STOCKHOLM, April 11 (Reuters) - Polestar saw a
40% drop in first-quarter deliveries, the Swedish electric
vehicle (EV) said on Thursday, as the sector struggles with
slowing demand.
While automakers and suppliers are betting on future demand
for EVs, sales growth has slowed, with investment in capacity
and technology development outrunning demand, boosting pressure
on companies to cut costs.
Polestar said it delivered 7,200 vehicles in the first
quarter, down 40% from 12,076 a year earlier.
A ramp-up in deliveries of its Polestar 3 and Polestar 4 two
luxury SUVs will contribute to revenue in the latter part of the
year, CEO Thomas Ingenlath said in a statement.
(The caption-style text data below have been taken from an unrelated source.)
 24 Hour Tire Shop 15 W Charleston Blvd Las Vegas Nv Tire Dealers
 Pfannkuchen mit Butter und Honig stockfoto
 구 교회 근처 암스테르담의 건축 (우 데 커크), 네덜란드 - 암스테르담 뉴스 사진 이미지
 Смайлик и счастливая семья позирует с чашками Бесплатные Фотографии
"These two cars will provide the basis for a strong revenue
and margin progression during the second half of the year,
supporting our 2025 targets," Ingenlath said.
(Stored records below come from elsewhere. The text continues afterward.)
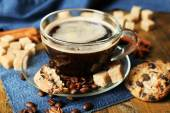 Cup of coffee and chocolate chip cookies — Stock Photo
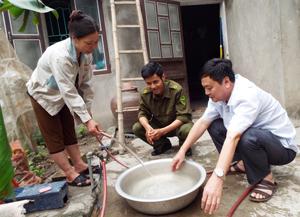Gia đình chị Quách Thị Duyên, xóm Ngọc, xã Trung Minh (TP Hòa Bình) đã được dùng nước sinh hoạt hợp vệ sinh.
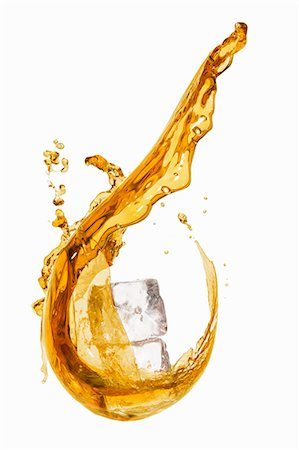 splash - A splash of whiskey with ice cubes Stock Photo - Premium Royalty-Free, Code: 659-06306570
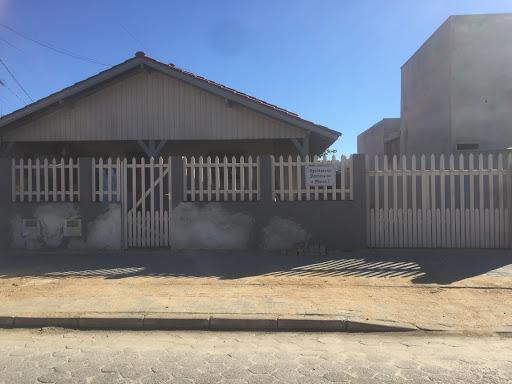 Casa com 2 dormitórios para alugar, 96 m² por R$ 930/mês - Praça - Tijucas/SC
The company aims to deliver 155,000-165,000 cars in 2025.
Polestar said it had delivered 1,200 of the Polestar 4 SUV
coupe in China in the first quarter, which was the first country
to receive the car at the end of 2023.
Global deliveries of the Polestar 3 are set to begin in the
second quarter of 2024 while the Polestar 4 is expected to reach
first customers in Europe and Australia in August, with
deliveries in America expected later in the year.
Investors' enthusiasm for EV makers has cooled as growth in
sales has slowed and financial losses have piled up, making life
especially hard for start-ups like Polestar.
Financial backer Volvo Cars said in February it
would cease further funding of Polestar, which has struggled to
meet targets, and hand over most of its stake to its
shareholders such as Geely.
The company is set to report its postponed fourth-quarter
results on April 30 and first-quarter results on May 23.